Excerpt provided
Saturday, February 23, 2013

This week, I felt like food won. I tried hard to resist, but too many delicious things came my way.
It started with lunch at a new restaurant. How can one pass up fries with a fried egg on top?
Then, the deconstructed Croque Monsieur and heavenly puff pastry dessert.
I tried to compensate by skipping dinner and tell myself it was one day, just one day..

Two days later, it was the trip to the new donut shoppe..Buttermilk Old fashioned and Apple Fritter.
I attempted to look up points on Weight Watchers for this snack..Yikes.
I ended my work week with one too many Bourbons and some chicken fingers.
Today I had a Bahn Mi for lunch and dinner. So much for one day.

I thought about my week, after I took the last delicious bite of my Bahn Mi.
Maybe some times we need to give ourselves a break.
I recognize that I have to get back on the straight and arrow, and I will.

But this week, Stephie=0, Food=1


Til next time,

Tuesday, February 12, 2013

Childhood memories are strange.
Do you actually remember things, or do you just hear the stories so many times, you think you remember them. My best memories, of course revolve around food. And I do remember.

My parents got divorced when I was four years old. I spent Sundays with my Dad.
I don't recall much of the first year. Things changed when I turned six years old.

Given information

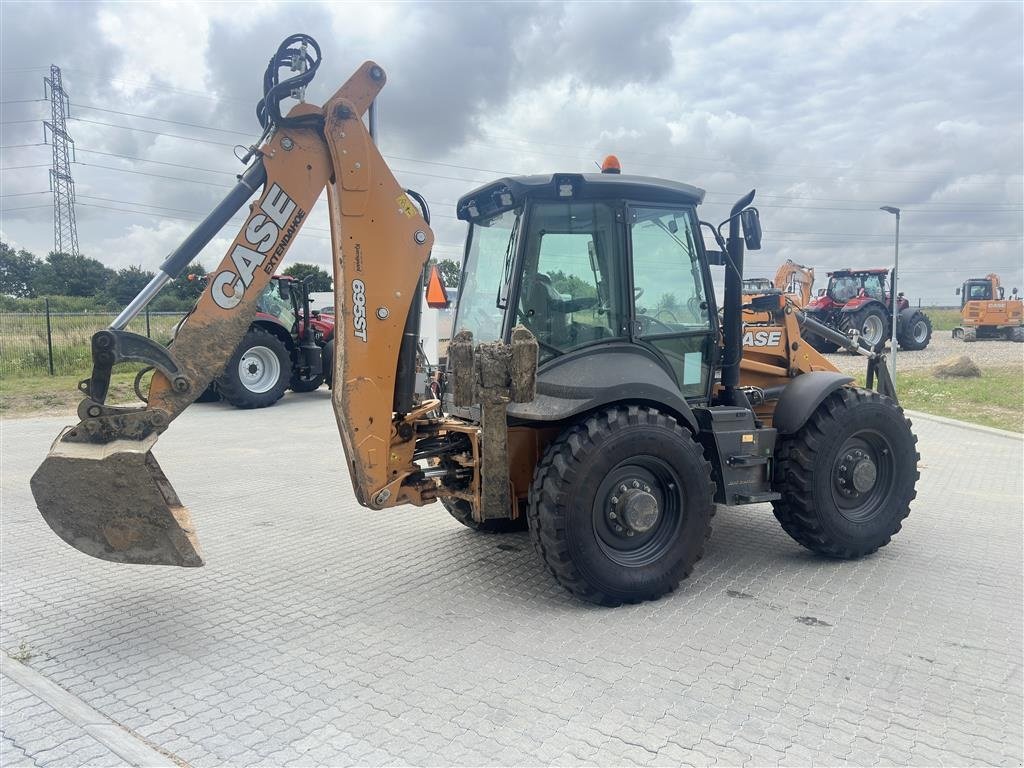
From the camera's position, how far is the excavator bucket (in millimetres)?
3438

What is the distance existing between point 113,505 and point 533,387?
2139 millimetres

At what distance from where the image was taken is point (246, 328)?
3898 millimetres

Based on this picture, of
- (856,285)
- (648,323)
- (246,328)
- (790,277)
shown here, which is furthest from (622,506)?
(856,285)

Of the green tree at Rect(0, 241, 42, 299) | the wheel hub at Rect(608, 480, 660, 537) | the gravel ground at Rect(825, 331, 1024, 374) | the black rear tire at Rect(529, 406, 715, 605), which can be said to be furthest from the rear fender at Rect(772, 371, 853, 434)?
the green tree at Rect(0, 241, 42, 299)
* * *
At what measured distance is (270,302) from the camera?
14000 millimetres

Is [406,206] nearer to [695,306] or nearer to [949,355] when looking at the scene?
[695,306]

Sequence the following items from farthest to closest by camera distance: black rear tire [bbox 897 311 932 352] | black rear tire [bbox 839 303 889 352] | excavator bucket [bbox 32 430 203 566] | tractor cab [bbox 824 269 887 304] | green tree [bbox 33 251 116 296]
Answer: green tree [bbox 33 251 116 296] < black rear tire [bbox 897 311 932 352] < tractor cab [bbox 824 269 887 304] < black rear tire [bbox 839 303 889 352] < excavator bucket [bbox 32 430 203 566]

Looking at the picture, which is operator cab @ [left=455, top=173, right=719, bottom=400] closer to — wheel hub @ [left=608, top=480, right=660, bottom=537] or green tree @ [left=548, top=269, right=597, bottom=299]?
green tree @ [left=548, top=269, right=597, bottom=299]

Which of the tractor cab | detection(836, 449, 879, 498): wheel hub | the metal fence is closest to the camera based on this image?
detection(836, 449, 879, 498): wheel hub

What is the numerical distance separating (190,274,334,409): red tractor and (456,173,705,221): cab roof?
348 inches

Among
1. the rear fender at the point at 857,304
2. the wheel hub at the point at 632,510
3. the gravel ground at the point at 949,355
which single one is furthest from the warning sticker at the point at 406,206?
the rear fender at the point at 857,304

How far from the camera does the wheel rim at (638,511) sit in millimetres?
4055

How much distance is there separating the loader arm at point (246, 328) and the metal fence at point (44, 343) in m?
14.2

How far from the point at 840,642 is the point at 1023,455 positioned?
==
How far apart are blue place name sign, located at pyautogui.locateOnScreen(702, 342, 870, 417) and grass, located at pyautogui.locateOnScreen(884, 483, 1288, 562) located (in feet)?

Task list
[A] Answer these from the blog excerpt, one line each:
(i) Which two donuts came from the trip to the new donut shoppe?
(ii) What did the writer have for both lunch and dinner "Today"?
(iii) How old was the writer when the parents got divorced?
[B] Reproduce the passage from the blog excerpt that begins at the words "I ended my work" and stops after "my Bahn Mi.".
[C] From the February 23 entry of the blog excerpt, list every food or drink the writer names having that week.

Responses to the tasks
[A]
(i) Buttermilk Old fashioned and Apple Fritter
(ii) A Bahn Mi
(iii) Four years old

[B]
I ended my work week with one too many Bourbons and some chicken fingers.
Today I had a Bahn Mi for lunch and dinner. So much for one day.

I thought about my week, after I took the last delicious bite of my Bahn Mi.

[C]
- Fries with a fried egg on top
- Deconstructed Croque Monsieur
- Puff pastry dessert
- Buttermilk Old fashioned
- Apple Fritter
- Bourbons
- Chicken fingers
- Bahn Mi